Humans, monkeys and apes can perceive depth or the relative distance of objects. This is due to simultaneous focusing of an object in both eyes. The images of both eyes are overlapping and give a 3-dimensional effect.

After-images

When one looks at a brightly coloured object and then looks at a dark surface, an image of the object in the same colour will persist.
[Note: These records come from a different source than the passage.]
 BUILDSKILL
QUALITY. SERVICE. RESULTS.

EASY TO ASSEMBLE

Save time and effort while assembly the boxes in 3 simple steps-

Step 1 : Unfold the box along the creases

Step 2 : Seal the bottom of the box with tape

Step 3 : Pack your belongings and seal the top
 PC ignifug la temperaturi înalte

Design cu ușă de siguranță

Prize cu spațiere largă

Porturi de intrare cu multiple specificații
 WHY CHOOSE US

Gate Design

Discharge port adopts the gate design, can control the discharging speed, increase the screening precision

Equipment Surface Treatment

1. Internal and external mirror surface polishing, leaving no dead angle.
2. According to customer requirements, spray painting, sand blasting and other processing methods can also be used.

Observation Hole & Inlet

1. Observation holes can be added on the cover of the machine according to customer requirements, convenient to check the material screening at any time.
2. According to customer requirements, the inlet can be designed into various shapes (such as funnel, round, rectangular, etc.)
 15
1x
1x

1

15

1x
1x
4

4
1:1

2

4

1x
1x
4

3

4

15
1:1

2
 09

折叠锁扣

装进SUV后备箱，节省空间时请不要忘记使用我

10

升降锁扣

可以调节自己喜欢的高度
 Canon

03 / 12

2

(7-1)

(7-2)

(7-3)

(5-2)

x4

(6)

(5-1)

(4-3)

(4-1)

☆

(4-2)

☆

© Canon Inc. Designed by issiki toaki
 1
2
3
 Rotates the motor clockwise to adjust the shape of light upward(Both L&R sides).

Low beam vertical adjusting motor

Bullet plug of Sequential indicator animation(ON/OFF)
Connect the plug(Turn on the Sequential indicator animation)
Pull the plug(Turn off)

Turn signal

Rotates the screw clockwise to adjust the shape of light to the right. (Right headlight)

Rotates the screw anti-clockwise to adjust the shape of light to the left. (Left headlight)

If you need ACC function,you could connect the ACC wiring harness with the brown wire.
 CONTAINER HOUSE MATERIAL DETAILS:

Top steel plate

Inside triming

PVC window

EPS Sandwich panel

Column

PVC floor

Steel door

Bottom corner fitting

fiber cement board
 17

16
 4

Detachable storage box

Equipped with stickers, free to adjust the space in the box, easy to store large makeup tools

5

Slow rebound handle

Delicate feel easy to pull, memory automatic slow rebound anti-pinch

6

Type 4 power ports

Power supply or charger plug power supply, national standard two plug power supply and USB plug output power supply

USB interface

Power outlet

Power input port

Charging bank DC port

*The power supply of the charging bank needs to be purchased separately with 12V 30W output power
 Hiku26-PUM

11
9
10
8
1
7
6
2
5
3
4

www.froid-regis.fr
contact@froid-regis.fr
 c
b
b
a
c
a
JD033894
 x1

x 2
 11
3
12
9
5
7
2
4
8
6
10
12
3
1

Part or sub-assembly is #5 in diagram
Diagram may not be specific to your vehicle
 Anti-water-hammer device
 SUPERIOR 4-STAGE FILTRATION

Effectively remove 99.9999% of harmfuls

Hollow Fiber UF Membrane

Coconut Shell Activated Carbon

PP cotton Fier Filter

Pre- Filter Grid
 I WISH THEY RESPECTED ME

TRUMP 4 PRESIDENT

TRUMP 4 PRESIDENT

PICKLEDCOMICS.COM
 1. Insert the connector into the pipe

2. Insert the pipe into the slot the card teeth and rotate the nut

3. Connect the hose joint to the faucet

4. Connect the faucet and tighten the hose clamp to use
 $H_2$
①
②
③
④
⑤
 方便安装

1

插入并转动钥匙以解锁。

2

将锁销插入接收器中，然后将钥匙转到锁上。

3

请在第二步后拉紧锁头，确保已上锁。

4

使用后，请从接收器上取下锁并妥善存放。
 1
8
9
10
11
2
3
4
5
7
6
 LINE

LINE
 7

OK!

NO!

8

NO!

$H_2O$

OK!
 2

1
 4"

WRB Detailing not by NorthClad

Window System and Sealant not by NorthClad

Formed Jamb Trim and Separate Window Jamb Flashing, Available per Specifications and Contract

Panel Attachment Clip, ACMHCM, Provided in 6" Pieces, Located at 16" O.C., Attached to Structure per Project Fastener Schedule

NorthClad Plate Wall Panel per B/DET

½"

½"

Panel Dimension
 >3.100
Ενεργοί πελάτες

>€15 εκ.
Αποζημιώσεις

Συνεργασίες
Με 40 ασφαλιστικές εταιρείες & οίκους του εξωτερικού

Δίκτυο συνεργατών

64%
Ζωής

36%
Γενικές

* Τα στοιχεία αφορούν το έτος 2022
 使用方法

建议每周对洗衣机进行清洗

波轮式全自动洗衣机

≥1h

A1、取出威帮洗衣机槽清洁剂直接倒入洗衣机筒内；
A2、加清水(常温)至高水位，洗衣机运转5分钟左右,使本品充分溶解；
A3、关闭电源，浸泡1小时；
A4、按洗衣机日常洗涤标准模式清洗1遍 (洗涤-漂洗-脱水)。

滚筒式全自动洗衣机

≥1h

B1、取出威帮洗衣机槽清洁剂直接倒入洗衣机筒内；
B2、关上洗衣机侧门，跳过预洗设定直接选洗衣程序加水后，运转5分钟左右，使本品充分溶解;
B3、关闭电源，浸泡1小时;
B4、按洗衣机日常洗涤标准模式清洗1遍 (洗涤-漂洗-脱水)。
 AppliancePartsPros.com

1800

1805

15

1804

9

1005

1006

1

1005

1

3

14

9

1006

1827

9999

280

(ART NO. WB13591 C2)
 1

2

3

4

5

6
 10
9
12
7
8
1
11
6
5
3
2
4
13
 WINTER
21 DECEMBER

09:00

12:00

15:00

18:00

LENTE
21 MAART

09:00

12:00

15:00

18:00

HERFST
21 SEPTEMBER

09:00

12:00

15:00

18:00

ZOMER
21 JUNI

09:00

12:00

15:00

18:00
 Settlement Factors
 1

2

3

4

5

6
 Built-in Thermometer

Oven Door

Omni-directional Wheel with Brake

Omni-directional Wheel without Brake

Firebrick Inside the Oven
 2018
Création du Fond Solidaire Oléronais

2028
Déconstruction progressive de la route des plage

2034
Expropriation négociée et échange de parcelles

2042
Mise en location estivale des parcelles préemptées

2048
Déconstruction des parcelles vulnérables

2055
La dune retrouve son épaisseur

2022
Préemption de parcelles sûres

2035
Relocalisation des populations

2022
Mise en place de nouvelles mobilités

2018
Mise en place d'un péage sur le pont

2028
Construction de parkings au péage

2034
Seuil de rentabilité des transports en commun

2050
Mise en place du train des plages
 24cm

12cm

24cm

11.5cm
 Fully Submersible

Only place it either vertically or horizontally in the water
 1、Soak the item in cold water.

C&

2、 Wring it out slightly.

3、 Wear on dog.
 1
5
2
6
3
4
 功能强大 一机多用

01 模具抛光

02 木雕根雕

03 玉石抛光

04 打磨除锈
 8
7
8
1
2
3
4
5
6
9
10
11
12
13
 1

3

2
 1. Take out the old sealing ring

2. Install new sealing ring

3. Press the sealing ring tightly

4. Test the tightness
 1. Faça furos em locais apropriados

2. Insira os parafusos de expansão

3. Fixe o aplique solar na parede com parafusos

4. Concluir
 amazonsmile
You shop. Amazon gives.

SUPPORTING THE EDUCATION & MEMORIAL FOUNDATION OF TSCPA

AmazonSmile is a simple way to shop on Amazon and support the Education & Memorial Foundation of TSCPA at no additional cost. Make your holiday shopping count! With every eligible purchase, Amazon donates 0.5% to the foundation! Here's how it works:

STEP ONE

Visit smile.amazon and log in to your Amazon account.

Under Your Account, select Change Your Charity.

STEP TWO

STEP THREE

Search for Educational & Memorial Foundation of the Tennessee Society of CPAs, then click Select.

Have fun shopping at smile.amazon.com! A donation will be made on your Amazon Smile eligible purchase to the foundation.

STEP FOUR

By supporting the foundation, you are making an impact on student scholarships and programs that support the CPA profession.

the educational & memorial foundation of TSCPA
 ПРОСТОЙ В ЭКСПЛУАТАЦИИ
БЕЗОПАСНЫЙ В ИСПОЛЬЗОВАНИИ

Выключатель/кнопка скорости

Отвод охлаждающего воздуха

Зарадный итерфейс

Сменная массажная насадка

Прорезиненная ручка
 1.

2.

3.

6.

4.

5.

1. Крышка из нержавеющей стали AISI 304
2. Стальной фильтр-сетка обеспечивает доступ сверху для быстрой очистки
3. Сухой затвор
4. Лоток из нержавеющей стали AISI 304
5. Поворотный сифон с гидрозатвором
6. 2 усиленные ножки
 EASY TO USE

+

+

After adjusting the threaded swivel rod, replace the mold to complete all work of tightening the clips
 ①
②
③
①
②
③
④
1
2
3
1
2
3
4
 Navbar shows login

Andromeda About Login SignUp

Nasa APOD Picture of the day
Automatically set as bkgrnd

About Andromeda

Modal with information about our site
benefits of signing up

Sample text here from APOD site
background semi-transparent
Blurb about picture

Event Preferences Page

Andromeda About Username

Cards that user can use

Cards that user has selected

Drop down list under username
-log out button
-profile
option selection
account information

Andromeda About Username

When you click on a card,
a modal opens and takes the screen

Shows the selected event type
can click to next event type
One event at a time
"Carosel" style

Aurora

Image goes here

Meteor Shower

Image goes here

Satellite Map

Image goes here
This is known as persistence image or after-image.


The Ear ~ sense organs

The human ear has the three following main divisions:

  1. Outer Ear
    • Consists of pinna/auricle and auditory canal.
  2. Middle Ear
    • Contains three ear ossicles—malleus (hammer), incus (anvil) and stapes (stirrup)—and the eustachian tube.
    • The eustachian tube connects the cavity of the middle ear with the throat.
  3. Inner Ear
    • Also known as membranous labyrinth.
    • Contains cochlea and the semicircular canals.
    • The cavity of cochlea is divided into three parallel canals. The middle canal consists of the organ of corti which is responsible for hearing.
    • Ends of the semicircular canals widen to form an ampulla.
    • The ampulla contains sensory cells.
    • The short stem joining the bases of semicircular canals to the cochlea is called the vestibule.
    • The vestibule contains two sacs—utriculus and sacculus.

Functions of the Ear

  1. Hearing
    The pinna collects sound waves and conducts them through the external auditory canal. They finally strike
    on the ear drum and the vibration is set.
  2. Body Balance
    • The sensory cells in the semicircular canals are concerned with dynamic equilibrium, i.e. when the body is in motion.
    • The sensory cells in utriculus and sacculus are concerned with static equilibrium, i.e. when the body is stationary.